Todo parece indicar que las empresas y sus firmas comerciales estarán obligadas a hacer de terrenos inexplorados como la política, una nueva arena de contacto con el consumidor ante targets que esperan marcas que además de ser capaces de entregar productos funcionales y adaptados a su economía, sean sensibles al contexto y preocupaciones que ahora premian en su día a día. El reto será entender los limites, asunto que no será nada sencillo si consideramos las posturas contrapuestas del propio consumidor.

A mediados del año pasado, un estudio firmado por 4A aseguraba que aunque el 67 por ciento de los responsables de mercadotecnia creen que los valores cambiantes están haciendo que las marcas se interesen más por la responsabilidad corporativa y el marketing basado en valores, el 58 por ciento de los consumidores no estaban de acuerdo en que las marcas involucrasen sus estrategias de mercadotecnia con temas políticos. Sin embargo, las audiencias afirman que ven con buenos ojos a aquellas marcas que toman una postura positiva ante temas relacionados como la misma.

No obstante, en los primeros días de este año, fueron dadas a conocer las conclusiones de una investigación firmada por Sprout Social, en la que se estimaba que dos tercios de los consumidores creen que es importante que las marcas adopten posturas públicas sobre temas como inmigración, derechos civiles y relaciones raciales.

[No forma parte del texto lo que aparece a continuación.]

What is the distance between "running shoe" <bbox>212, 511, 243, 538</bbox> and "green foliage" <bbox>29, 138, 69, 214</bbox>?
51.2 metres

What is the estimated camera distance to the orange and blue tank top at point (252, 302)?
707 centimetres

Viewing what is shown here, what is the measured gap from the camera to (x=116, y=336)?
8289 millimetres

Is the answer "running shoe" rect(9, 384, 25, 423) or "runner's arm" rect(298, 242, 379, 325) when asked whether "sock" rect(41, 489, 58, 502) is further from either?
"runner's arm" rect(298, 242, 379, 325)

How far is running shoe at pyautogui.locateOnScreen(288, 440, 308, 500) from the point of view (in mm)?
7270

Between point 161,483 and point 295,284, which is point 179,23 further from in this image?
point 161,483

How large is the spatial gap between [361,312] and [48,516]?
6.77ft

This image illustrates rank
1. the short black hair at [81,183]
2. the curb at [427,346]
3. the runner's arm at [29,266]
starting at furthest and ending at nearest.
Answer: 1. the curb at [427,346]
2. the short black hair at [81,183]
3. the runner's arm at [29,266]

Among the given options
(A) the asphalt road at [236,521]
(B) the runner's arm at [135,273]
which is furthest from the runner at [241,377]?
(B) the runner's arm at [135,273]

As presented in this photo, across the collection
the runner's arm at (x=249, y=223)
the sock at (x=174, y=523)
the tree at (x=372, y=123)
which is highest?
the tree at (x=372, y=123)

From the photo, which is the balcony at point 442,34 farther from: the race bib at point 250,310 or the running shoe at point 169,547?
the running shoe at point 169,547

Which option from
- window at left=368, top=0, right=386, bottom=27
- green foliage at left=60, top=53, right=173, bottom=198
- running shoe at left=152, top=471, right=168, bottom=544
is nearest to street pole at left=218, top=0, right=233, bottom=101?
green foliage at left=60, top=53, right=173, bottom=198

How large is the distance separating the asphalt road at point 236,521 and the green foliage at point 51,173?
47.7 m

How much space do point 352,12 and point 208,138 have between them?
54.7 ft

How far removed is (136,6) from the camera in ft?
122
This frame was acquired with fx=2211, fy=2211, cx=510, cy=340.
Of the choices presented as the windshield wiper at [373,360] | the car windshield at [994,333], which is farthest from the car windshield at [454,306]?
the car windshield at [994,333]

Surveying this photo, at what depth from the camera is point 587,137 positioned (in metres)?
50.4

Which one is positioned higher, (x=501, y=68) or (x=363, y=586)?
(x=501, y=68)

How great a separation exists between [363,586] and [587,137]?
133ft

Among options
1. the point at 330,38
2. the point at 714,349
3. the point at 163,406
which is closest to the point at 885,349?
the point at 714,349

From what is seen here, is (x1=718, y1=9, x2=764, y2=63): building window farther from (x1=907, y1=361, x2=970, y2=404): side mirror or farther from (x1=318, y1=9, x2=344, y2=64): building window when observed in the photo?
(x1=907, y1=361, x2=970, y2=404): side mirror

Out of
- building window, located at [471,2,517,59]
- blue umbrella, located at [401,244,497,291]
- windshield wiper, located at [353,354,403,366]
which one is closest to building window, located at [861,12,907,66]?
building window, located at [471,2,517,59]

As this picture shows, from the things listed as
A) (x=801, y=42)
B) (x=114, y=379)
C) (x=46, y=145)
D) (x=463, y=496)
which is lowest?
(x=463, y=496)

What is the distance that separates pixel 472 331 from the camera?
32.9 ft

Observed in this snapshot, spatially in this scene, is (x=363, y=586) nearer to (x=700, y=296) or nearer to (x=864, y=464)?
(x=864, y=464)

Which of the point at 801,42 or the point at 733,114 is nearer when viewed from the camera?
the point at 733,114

De hecho, el 58 por ciento de los encuestados considera que las empresas y sus firmas comerciales deberían compartir sus posturas al respecto en redes sociales, al tiempo que 61 por ciento refiere que es de suma importancia que esto suceda.

El entorno político es complejo por naturaleza y cuando se combina con las intenciones de una marca el resultado puede ser una arma letal a la reputación de cualquier marca. El caso de Pepsi es el mejor ejemplo reciente. No obstante, las marcas y corporaciones deben asumir que la responsabilidad social es algo que está inserto en la realidad social y económica global, y aquellas que no se integren correrán el riesgo de ser olvidadas por el consumidor.  Sin embargo, es un camino que demanda niveles estratégicos mayores, en donde el centrarse en el consumidor no bastará; entender el contexto a profundidad será determinante.